WHAT THE TASK REQUIRES: Whenever a picture appears, leave it out while repeating all the other data exactly.
:: THE DATA
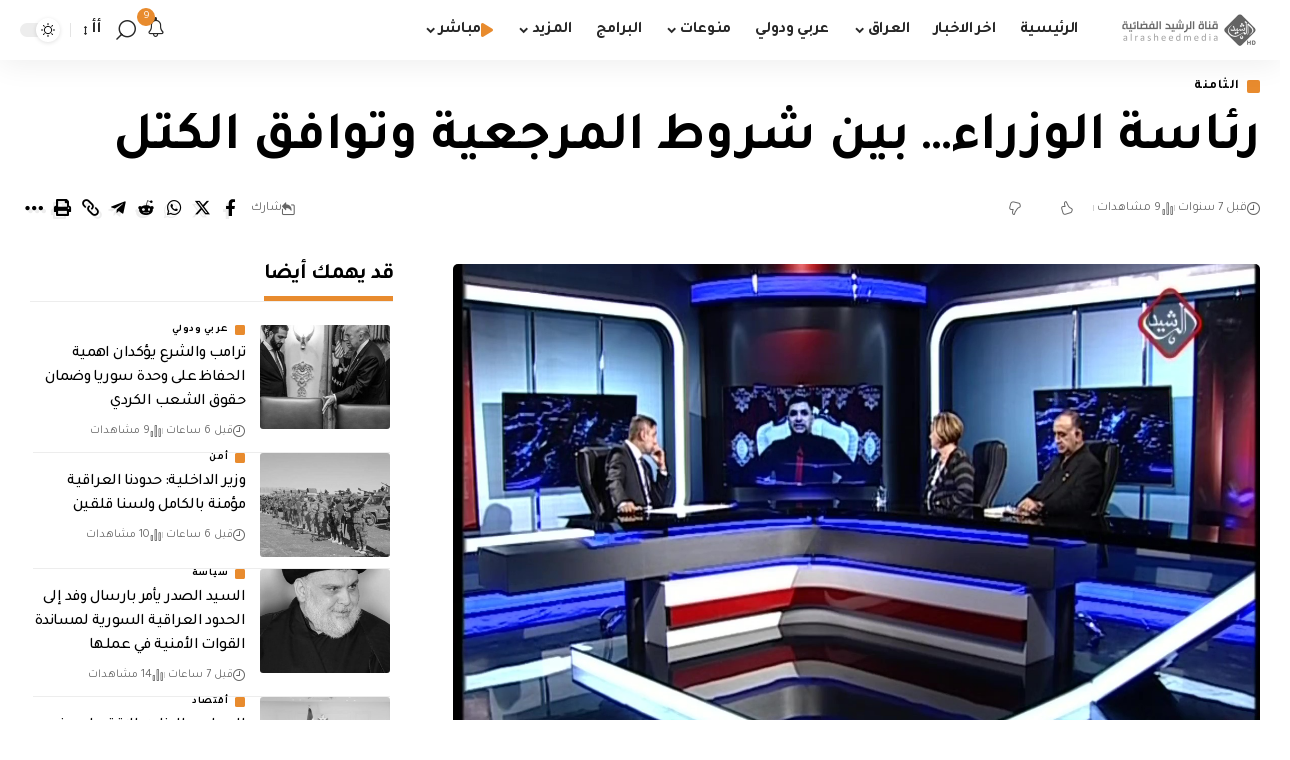

--- FILE ---
content_type: text/html; charset=utf-8
request_url: https://www.google.com/recaptcha/api2/aframe
body_size: 268
content:
<!DOCTYPE HTML><html><head><meta http-equiv="content-type" content="text/html; charset=UTF-8"></head><body><script nonce="wkqJLol4LHwCxhDxwbjBww">/** Anti-fraud and anti-abuse applications only. See google.com/recaptcha */ try{var clients={'sodar':'https://pagead2.googlesyndication.com/pagead/sodar?'};window.addEventListener("message",function(a){try{if(a.source===window.parent){var b=JSON.parse(a.data);var c=clients[b['id']];if(c){var d=document.createElement('img');d.src=c+b['params']+'&rc='+(localStorage.getItem("rc::a")?sessionStorage.getItem("rc::b"):"");window.document.body.appendChild(d);sessionStorage.setItem("rc::e",parseInt(sessionStorage.getItem("rc::e")||0)+1);localStorage.setItem("rc::h",'1768874348609');}}}catch(b){}});window.parent.postMessage("_grecaptcha_ready", "*");}catch(b){}</script></body></html>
::::
EXPECTED ANSWER:
--- FILE ---
content_type: text/html; charset=utf-8
request_url: https://www.google.com/recaptcha/api2/aframe
body_size: 268
content:
<!DOCTYPE HTML><html><head><meta http-equiv="content-type" content="text/html; charset=UTF-8"></head><body><script nonce="wkqJLol4LHwCxhDxwbjBww">/** Anti-fraud and anti-abuse applications only. See google.com/recaptcha */ try{var clients={'sodar':'https://pagead2.googlesyndication.com/pagead/sodar?'};window.addEventListener("message",function(a){try{if(a.source===window.parent){var b=JSON.parse(a.data);var c=clients[b['id']];if(c){var d=document.createElement('img');d.src=c+b['params']+'&rc='+(localStorage.getItem("rc::a")?sessionStorage.getItem("rc::b"):"");window.document.body.appendChild(d);sessionStorage.setItem("rc::e",parseInt(sessionStorage.getItem("rc::e")||0)+1);localStorage.setItem("rc::h",'1768874348609');}}}catch(b){}});window.parent.postMessage("_grecaptcha_ready", "*");}catch(b){}</script></body></html>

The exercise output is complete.